OBJECTIVE:
Rewrite everything from "Depthwise separable convolution" down to "Back-to-back GEMM enhancements." in the CUTLASS 2.10.0 release discussion, putting "Separate" wherever "Standalone" appears.

GIVEN TEXT:
··········

CUTLASS 2.10.0 #627

hwu36 · 2022-09-16T02:42:34Z

hwu36
Sep 16, 2022
Maintainer

CUTLASS 2.10.0

CUTLASS Python now supports GEMM, Convolution and Grouped GEMM for different data types as well as different epilogue flavors.
Optimizations for CUTLASS's Grouped GEMM kernel. It can move some scheduling into the host side if applicable.
Optimizations for GEMM+Softmax.
Grouped GEMM for Multihead Attention is a general MHA that does not require equal sequence length in every GEMM.
GEMM + Layer norm fusion for Ampere can fuse the layernorm into GEMMs before and after.
GEMM Epilogue Permutation Fusion can permute the GEMM output before storing.
Grouped convolution targeting implicit GEMM introduces the first group convolution implementation to CUTLASS. It is an Analytical implementation, not an Optimized.
Depthwise separable convolution introduces the first depthwise convolution which is also Analytical for now.
Standalone Layernorm and Pooling kernels.
Back-to-back GEMM enhancements.
Updates and bugfixes from the community (thanks!)

This discussion was created from the release CUTLASS 2.10.0.

hwu36 · 2022-09-16T03:18:58Z

Another big release. Details are in Changelog.

We first added pyCutlass, a python interface to almost all cutlass features. Check its README for the details.

Second, we added bunch of Transformer related features/enhancements

Group GEMM is improved. Now, it has two modes. The default one is still device only. We added prefix sum and parallel search to make the scheduling part of this mode faster. The new one is Host precompute, which can move all the scheduling to the host. Additionally, we add utilities to sort the problem sizes according to problem_size_k to increase the chance of having better load balance. See example 24.
GEMM+Softmax performance is significantly improved by fusing exp into the GEMM. We also added more tuning template arguments. See example 35
Group GEMM based MHA. It is a general version which does not require padding the sequence lengths to the same to run bmm. It works best for the language models.
GEMM+layer_norm+GEMM fusion which can hide all the cost of layer_norm. It supports shift-k if the default square-sum causes numerical issues of computing variance.
Standalone layernorm and pooling.
b2b GEMM no longer requires first GEMM K dimension to be the multiple of Threadblock Tile K dimension. Our future FMHA will be based on it.

Last but not least, CUTLASS 2.10 works best with CUDA 11.6u2

0 replies

··········

Questions about scenes in pictures:
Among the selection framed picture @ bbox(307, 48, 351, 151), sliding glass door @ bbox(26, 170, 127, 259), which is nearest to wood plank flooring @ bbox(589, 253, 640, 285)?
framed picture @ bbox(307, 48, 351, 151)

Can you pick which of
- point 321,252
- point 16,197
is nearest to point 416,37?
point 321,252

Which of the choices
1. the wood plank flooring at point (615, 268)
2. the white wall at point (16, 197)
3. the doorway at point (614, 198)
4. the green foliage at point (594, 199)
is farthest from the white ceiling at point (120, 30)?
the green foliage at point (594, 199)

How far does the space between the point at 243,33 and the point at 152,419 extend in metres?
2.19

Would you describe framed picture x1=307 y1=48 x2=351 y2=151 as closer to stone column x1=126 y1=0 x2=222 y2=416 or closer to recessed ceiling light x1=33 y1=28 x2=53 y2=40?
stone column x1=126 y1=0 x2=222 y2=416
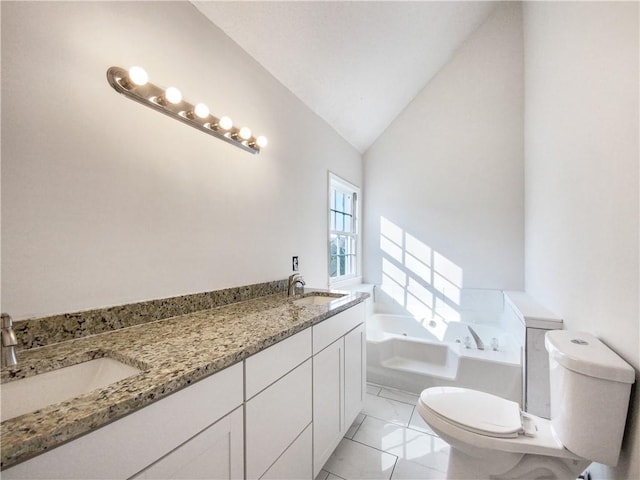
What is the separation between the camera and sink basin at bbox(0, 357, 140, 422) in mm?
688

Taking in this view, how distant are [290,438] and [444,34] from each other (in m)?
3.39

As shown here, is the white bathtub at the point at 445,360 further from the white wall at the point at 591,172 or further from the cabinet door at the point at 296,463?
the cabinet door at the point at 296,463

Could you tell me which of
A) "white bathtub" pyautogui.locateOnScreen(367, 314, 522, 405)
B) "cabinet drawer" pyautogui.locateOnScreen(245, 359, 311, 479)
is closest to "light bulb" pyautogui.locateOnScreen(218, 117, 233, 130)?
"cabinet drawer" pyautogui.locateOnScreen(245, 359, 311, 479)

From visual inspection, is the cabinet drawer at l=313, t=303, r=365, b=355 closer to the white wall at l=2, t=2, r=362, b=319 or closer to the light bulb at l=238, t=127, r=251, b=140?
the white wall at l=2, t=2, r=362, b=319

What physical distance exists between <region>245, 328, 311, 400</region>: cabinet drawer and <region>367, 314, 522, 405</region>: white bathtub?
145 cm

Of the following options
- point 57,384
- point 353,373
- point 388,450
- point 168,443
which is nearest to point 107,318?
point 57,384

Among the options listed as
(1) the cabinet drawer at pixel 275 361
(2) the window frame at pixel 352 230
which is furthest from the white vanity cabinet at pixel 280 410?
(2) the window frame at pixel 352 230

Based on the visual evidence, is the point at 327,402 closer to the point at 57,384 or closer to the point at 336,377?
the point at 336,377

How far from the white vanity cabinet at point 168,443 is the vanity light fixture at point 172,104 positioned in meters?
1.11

··········

ANSWER:
Depthwise separable convolution introduces the first depthwise convolution which is also Analytical for now.
Separate Layernorm and Pooling kernels.
Back-to-back GEMM enhancements.